Peter, could you please share a little bit more information, is it an in-house solution? How it works if performs better results than other solutions like `monit`?
It's an inhouse solution; a rather extensive PHP script run on the command line that checks everything and anything, e.g. if the mail service is running, if the Dovecot SNI files are in place, even if there are suspicious cron jobs. It also checks the load of Apache processes, fixes typical issues like remaining symbolic links to non-existent physical Apache conf files after a user removed a domain, can restart PHP-FPM version-independently if the cpu load becomes too high or the number of Apache processes too many etc.
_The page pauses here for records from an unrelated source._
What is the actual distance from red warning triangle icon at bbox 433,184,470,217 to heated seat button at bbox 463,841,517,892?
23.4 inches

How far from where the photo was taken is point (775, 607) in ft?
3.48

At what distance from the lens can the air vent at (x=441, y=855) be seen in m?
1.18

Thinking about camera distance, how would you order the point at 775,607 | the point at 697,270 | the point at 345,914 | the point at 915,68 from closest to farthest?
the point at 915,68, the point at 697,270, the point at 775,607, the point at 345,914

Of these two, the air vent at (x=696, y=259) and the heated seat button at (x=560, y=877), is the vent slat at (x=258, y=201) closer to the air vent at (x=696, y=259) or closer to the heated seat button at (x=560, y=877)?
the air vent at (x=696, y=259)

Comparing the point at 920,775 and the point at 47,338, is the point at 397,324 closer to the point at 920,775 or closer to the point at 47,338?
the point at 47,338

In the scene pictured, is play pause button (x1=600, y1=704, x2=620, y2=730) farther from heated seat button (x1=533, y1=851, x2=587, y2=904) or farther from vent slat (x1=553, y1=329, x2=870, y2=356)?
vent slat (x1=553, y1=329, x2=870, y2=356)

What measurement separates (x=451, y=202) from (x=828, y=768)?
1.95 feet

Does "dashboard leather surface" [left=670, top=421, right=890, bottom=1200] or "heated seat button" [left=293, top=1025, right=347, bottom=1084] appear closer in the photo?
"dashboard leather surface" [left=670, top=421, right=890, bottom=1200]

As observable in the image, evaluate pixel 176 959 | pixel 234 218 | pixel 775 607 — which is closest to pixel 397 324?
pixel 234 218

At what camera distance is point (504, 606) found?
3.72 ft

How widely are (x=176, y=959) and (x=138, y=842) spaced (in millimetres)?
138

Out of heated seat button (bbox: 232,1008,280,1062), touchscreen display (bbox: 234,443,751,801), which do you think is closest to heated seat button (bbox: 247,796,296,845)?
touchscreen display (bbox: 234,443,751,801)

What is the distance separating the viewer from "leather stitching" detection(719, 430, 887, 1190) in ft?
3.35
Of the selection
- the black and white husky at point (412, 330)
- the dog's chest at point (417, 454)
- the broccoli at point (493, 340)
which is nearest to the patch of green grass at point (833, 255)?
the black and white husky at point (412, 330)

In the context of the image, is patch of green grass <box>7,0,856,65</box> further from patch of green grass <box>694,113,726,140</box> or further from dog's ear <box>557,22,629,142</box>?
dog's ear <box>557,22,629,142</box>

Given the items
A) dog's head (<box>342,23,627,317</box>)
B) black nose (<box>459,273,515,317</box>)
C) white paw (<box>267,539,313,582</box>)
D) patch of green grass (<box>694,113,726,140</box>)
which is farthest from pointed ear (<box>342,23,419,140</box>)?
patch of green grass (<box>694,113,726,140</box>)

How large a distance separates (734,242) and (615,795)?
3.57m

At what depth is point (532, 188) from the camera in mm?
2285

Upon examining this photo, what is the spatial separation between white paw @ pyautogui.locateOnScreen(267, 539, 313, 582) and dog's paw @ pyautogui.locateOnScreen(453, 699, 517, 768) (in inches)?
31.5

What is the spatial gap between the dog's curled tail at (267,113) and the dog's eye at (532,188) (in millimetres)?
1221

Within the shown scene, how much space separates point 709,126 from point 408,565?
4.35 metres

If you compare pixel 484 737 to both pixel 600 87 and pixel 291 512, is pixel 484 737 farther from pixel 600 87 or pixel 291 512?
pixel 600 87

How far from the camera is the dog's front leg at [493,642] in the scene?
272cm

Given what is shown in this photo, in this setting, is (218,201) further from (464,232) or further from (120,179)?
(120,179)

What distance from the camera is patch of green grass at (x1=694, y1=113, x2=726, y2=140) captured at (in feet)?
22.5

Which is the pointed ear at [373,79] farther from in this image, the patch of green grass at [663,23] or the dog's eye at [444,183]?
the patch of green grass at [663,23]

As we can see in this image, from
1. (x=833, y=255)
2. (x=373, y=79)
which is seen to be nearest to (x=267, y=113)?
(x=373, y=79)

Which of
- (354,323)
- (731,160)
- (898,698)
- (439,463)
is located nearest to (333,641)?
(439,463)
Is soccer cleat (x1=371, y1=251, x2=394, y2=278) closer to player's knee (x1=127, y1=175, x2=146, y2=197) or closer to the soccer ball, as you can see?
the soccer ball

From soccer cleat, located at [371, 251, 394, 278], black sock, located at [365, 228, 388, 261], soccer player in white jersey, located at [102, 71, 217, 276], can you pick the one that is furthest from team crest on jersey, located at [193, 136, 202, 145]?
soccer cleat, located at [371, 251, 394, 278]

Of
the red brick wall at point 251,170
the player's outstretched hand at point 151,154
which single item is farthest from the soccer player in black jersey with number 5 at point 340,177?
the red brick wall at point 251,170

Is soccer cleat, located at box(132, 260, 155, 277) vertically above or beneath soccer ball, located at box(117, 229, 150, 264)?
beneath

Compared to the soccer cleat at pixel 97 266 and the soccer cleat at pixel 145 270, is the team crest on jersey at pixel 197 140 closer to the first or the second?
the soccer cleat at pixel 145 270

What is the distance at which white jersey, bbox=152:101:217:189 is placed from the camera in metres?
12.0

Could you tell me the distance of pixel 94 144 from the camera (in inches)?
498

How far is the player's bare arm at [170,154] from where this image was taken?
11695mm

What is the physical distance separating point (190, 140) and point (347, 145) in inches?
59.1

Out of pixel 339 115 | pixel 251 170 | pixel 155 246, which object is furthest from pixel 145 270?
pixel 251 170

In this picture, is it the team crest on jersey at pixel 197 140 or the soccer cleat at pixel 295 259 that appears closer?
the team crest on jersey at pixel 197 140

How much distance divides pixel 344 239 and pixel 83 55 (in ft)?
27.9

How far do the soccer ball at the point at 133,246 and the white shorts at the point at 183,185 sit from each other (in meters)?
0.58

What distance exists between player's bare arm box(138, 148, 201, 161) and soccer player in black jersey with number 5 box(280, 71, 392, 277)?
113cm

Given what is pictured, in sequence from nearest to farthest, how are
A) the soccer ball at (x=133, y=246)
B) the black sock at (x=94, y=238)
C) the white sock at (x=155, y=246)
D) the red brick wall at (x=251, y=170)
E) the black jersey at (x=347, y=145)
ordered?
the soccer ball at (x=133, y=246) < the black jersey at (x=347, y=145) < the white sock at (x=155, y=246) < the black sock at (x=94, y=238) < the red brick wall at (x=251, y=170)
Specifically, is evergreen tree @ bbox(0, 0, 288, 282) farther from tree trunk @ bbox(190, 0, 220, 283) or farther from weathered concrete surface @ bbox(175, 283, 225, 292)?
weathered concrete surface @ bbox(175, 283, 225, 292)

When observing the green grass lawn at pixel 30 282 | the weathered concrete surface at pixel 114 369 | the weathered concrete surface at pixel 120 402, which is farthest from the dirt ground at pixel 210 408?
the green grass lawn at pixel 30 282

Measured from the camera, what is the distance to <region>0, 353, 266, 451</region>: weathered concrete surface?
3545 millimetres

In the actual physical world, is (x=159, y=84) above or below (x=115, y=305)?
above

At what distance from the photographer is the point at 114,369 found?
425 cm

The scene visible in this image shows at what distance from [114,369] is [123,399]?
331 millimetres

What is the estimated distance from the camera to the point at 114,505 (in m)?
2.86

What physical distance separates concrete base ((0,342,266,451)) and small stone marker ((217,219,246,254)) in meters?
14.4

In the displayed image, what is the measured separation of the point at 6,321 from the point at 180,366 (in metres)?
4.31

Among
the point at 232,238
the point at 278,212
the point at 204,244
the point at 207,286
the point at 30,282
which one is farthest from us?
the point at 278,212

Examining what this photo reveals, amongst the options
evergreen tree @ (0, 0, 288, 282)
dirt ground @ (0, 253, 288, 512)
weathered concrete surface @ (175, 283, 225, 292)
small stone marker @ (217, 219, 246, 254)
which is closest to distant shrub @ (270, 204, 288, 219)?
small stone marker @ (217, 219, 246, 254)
Lots of other stuff, e.g. edac-util output, cpu temperature (e.g. sometimes a fan fails, which service monitoring utilities won't detect), database status, number of database processes per user, cpu load per user etc. It also checks that users stick with configurations that are valid by their contract (some users tend to try to extend e.g. PHP-FPM RAM usage; a similar other thread recently had this as a topic in "Reports"). It also opens test websites for each PHP-FPM version to check whether they really respond, and it also opens Roundcube webmail websites and tests whether the login page is actually displayed (as there are cases when Roundcube becomes inaccessible). And: It can fix many issues by itself. It basically does everything that is required to keep a server running smoothly. It pre-emptively does straces on processes if there could be a problem coming up soon, so that once a problem exists we already have the system status "before" it occured. The scrip
- checks every 10 seconds
- checks way more than simple service uptime monitoring does, including file contents, potentially malicious cron entries etc.
- can fix common problems (auto-doc function), can block user accounts in case of suspicious activities
- sends notifications as required
Simply service monitoring just isn't enough. You also must check that all important system configuration files are correct and in place plus that the server response time is in an acceptable range plus that the hardware is good and that users don't circumvent restrictions.